The "Gentiles," however, regarded the Mormon attitude as hypocritical, charging that Utah (which had become a territory under the Compromise of 1850) was nothing less than a gigantic brothel—pointing [End Page 658] the finger at the Mormon principle and practice of plural marriage or polygamy, as it was commonly called. Claiming biblical precedent and revelation as authority, Mormon founder Joseph Smith had secretly inaugurated the unorthodox marriage practice shortly before his murder in Nauvoo, Illinois. In Utah, Brigham Young, Smith's successor, publicly announced plural marriage as a divine principle, and it was not long before outraged Gentiles launched a crusade for its abolition (analogous to slavery), that gained momentum after the Civil War. Anti-polygamy crusaders regarded plural marriage as a particularly heinous form of prostitution because it was thought to strike at the very heart of the monogamous American family. Some called it the "Islam of America" and un-American. Sensationalism to the contrary, however, Mormons strongly discouraged licentiousness, regarding procreation as the primary purpose for sexual relations. Some commentators have called it "Puritan Polygamy."

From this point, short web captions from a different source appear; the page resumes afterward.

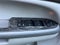 2014 Buick Enclave Convenience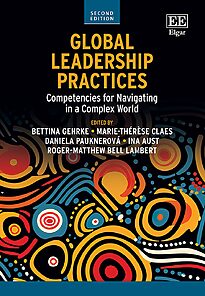 Global Leadership Practices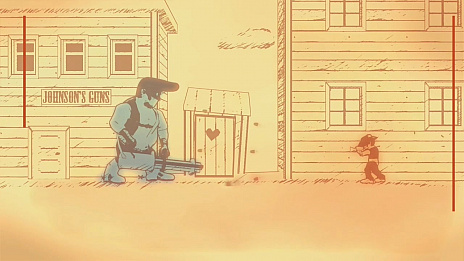 ꡼ No.010 | Switchѥեȡ֥ޥ󥹥ȡ꡼HD쥯פۿϡȿͿФ¤˶Ȥȥޥ󡦥ɤڤ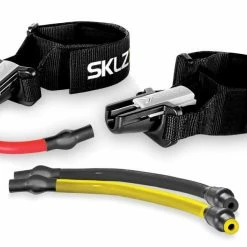 SKLZ Lateral Resistor Pro Functional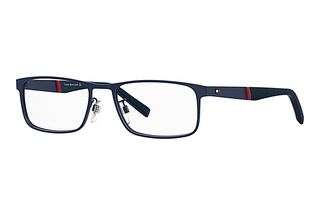 Tommy Hilfiger TH 2082 FLL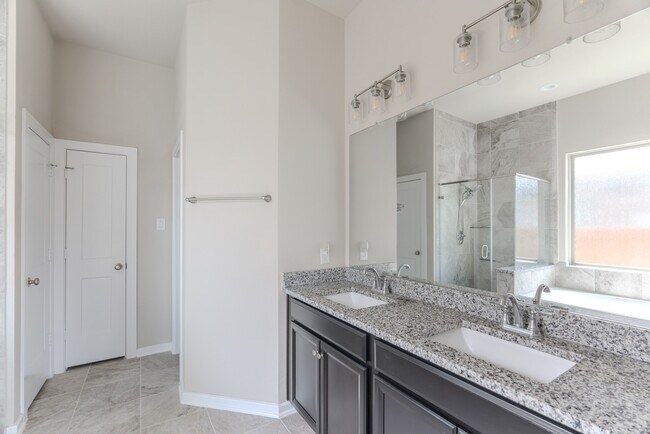 Building Photo - 8026 Whisper Grove Dr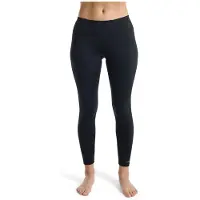 Burton Calças Interiores Midweight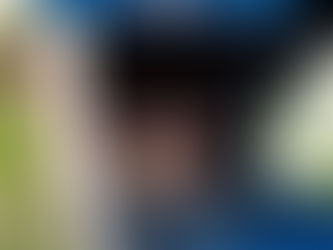 Retired Flag Drop Box NOW OPEN at TVHS!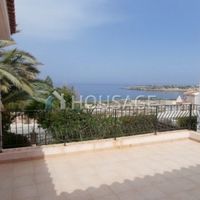 Вилла на Кипре, Пафос, 150 кв.м.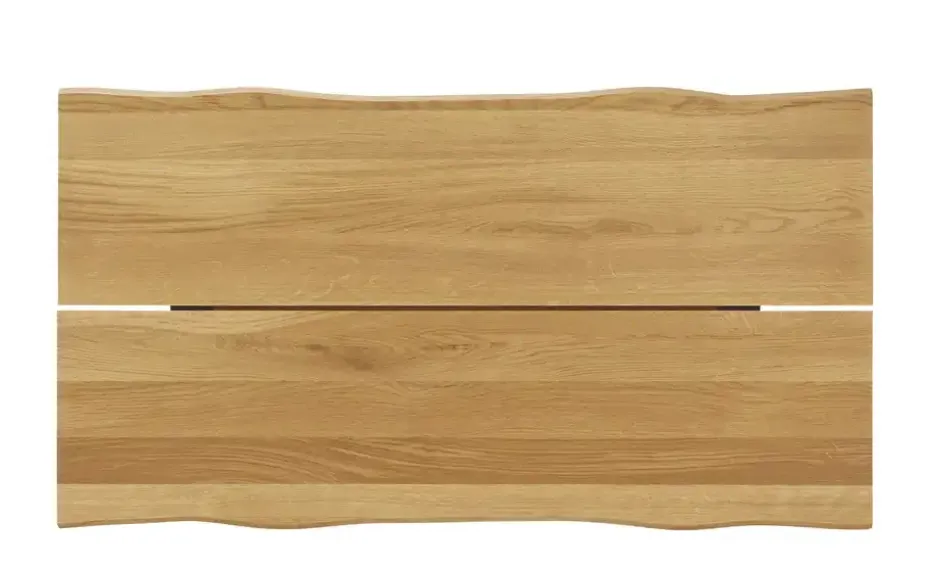 Couchtisch Illesheim | Möbel Höffner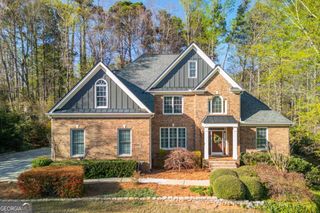 1263 Frey Lake Court NW, Kennesaw, GA 30144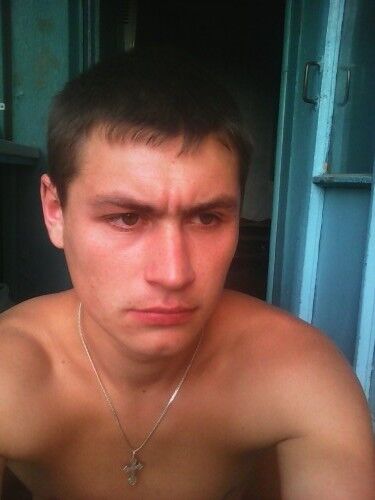 6181171  Artur, 33 ,    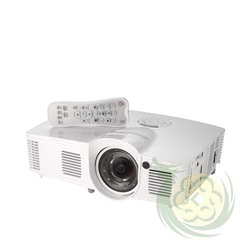 Máy chiếu OPTOMA GT1080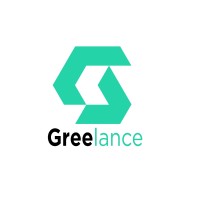 Greelance - Recruitment Agency Profile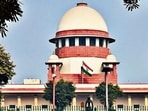 The Supreme Court on September 12 was suggested to adopt a court-monitored hybrid resolution mechanism on the line of Amrapali and Unitech Groups but headed by former apex court judge Navin Sinha for completion of the Supertech Realtors' ambitious 'Supernova project' in Noida.
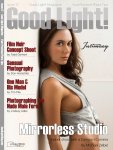 Issue17-Good-Light-Magazine-ne6p+1.jpg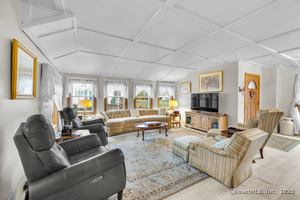 Homes for sale in Old Saybrook, CT | 24 Seabreeze Rd, Old Saybrook, CT 06475 | MLS# 24129970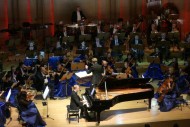 W Filharmonii będzie można usłyszeć „Arcydzieła symfoniki”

Nichols has done an impressive amount of research in uncovering the political social, economic, psychological, and criminological dimensions of a trade, a business, and a culture flourishing in the shadow of respectable society. However, more interesting and more important is his fascinating discussion of how the warring parties used polygamy and prostitution in a crusade against each other that was both substantive and symbolic. Because Mormons were forced to abolish polygamy between 1890 and 1910, partly as a result of the crusade, a logical conclusion might be that the forces seen as willing to accommodate prostitution had triumphed. However, this was not the case. After their victory against polygamy, purity crusaders dropped the rhetorical link between Mormonism and prostitution, and trained their sights instead on those who favored regulation. In a process of accommodation, both Mormon and Gentile reformers came to agree on a single standard of morality and began to push for abolition of prostitution, part of a process of Americanization that began to bond Mormons to the larger culture.

Although Nichols might have made better use of B. Carmon Hardy, "Blessings of the Abrahamic Household," in Solemn Covenant: The Mormon Polygamous Passage (Chicago, 1992), 84-126, on the whole he tells this story deftly and with methodological sophistication.